TO DO. Copy the listing below word for word, starting at the line that contains "Is the glass" and continuing through the end of the listing.

Questions about pictured scenes.
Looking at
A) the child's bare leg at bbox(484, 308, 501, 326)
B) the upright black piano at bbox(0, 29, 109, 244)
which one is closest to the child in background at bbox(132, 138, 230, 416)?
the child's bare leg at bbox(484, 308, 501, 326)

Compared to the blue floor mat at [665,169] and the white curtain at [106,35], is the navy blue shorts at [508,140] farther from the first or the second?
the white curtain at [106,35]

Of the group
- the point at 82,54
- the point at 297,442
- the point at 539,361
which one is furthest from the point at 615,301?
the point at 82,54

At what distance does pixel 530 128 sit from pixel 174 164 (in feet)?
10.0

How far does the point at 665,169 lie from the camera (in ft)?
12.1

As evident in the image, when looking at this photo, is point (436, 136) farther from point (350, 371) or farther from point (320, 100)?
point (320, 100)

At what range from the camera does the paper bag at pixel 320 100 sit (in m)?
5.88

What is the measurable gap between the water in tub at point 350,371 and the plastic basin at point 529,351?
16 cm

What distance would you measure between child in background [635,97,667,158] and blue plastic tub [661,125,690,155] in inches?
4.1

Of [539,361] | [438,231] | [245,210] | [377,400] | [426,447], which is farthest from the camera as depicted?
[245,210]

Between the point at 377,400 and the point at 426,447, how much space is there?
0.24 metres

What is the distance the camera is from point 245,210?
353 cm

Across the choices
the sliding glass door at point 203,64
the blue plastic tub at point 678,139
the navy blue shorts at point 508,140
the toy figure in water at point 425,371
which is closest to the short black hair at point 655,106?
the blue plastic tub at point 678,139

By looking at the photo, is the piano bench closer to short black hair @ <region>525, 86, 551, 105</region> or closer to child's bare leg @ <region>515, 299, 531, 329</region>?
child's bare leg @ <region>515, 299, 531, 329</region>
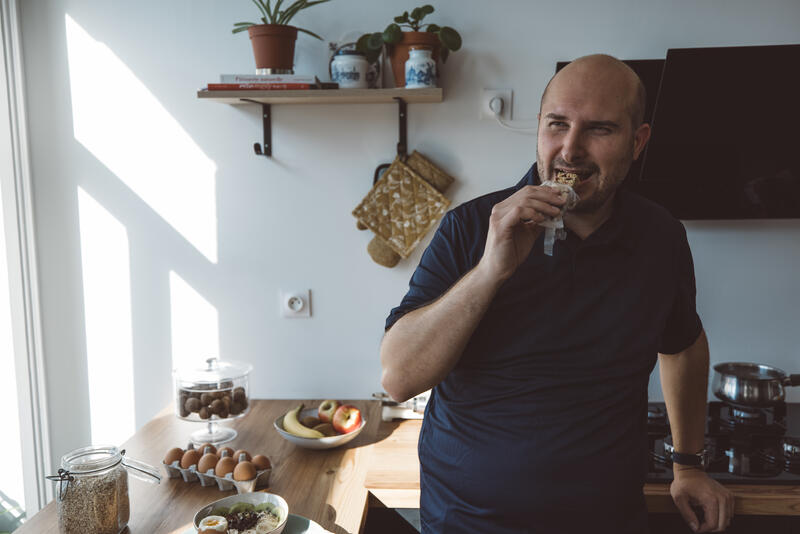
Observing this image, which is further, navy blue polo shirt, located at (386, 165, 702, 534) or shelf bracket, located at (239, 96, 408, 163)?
shelf bracket, located at (239, 96, 408, 163)

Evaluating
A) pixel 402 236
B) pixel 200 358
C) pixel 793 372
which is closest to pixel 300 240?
pixel 402 236

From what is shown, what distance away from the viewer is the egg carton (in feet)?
5.02

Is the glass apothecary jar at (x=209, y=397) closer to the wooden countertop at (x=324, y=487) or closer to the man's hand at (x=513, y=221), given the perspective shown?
the wooden countertop at (x=324, y=487)

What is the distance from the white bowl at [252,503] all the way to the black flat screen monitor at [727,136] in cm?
143

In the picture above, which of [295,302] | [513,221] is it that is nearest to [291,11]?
[295,302]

RESULT OF THIS EXERCISE.
Is the glass apothecary jar at (x=209, y=397) closer to the wooden countertop at (x=324, y=487) or closer to the man's hand at (x=513, y=221), given the perspective shown?
the wooden countertop at (x=324, y=487)

What is the distance from the white bowl at [252,503] all the way to the black flat screen monitor at [727,136] in cm?
143

In the picture above, which of [295,302] | [513,221] is it that is nearest to [291,11]?
[295,302]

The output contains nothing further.